Almost immediately after, the second third line went to work with Ty Rattie pressuring the Vegas defender behind their net into a waiting Jujhar Khaira. Khaira promptly gathered up the puck and fizzed a pass in front to a wide open Ryan Spooner, who made no mistake (well, maybe he made some mistake, but Fleury bailed him out) and beat Fleury to put the home side in front.

And that’s how it would finish!

I mean, I could go on about the remainder of the game but to be honest, it was a lot of Vegas doing the hockey and a lot of Edmonton doing just enough to not get punished by them. The last couple of minutes especially were a source of very real angst as the bulk of the action took place in the Oilers end. Hitch appeared to be feeling the funk a little bit too, as he sent out his big three centers together to see out the final minute.

Of course, they did, and the rest is academic.

SigDigs (all 5v5)

Shots: 34-32 EDM

CF%: 46-58 44.23%

FF%: 35-40 46.67%

SCF%: 25-38(!!) 39.68%

HDCF%: 11-16 40.74%

Thoughts

The Oilers were fortunate that Mikko Koskinen is going off right now. Vegas created 38 scoring chances (as per NaturalStatTrick) and 16 of the high danger variety. Koskinen was excellent when he had to be, and not only gave the Oilers a chance to win, he was the main reason they did.

Connor McDavid looked real saucy out there individually but his line got crushed pretty handily tonight.

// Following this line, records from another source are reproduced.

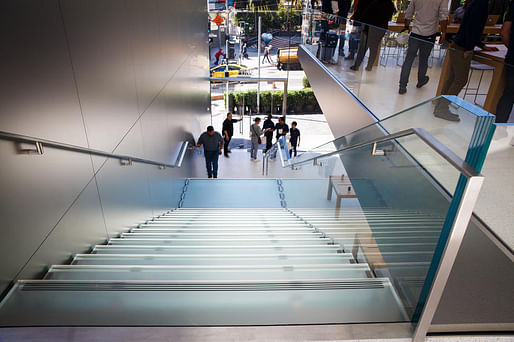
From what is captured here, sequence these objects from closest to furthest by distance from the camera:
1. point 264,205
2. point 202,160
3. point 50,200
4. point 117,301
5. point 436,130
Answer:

Sub 40% by CF%, FF%, SCF%, and HDCF%, which is wild considering how good he looked by eye. If the Oilers can win games where his line is getting penned in like that, that’s probably a good sign moving forward.

The Oilers move to 4-1-1 in the Ken Hitchcock era and the mood in the room should be fairly jovial when it welcomes Valentin Zykov into the fold in the next couple of days.

Up Next

The Oilers head out of town for a two-game road trip that begins in Dallas on Monday night. Puck drops a hair past 6:30 MST. Til then.